• _DATA PROVIDED_:
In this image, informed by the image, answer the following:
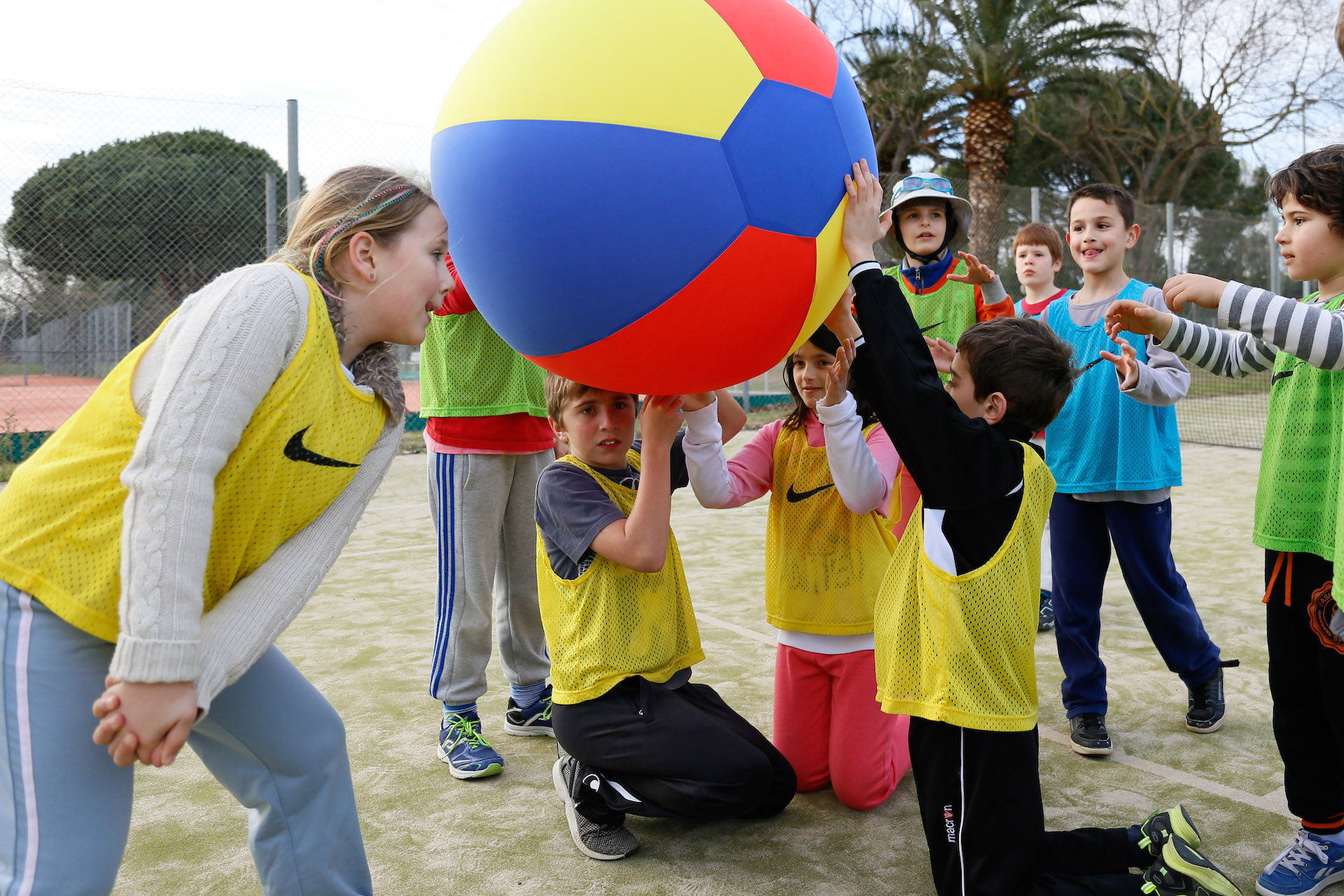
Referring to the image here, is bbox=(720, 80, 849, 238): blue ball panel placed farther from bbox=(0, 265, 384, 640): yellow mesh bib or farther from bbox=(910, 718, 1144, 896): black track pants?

* * *

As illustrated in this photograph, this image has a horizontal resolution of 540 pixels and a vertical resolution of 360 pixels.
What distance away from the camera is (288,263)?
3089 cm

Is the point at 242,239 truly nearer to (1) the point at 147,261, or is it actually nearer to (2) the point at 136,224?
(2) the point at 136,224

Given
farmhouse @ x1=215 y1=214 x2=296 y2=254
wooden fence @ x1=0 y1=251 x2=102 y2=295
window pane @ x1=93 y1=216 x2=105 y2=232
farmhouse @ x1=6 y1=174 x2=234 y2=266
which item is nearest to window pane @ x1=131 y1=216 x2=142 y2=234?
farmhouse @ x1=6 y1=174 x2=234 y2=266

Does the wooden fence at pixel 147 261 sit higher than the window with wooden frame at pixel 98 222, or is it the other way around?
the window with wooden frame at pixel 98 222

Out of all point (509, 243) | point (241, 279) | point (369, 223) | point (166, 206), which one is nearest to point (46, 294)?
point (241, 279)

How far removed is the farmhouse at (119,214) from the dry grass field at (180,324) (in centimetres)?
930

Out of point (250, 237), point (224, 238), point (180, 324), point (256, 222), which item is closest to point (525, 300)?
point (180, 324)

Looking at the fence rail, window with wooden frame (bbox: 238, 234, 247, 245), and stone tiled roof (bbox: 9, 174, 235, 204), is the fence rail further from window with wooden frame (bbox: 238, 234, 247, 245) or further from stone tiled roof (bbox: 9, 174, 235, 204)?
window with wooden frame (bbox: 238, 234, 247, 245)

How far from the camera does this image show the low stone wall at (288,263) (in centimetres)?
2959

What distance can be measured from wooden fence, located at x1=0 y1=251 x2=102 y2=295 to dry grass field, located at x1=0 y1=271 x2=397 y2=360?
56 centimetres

• _TASK STATEMENT_: Count the lines of the material above that contain the string "this", and reply with that number alone.

• _TASK SOLUTION_: 3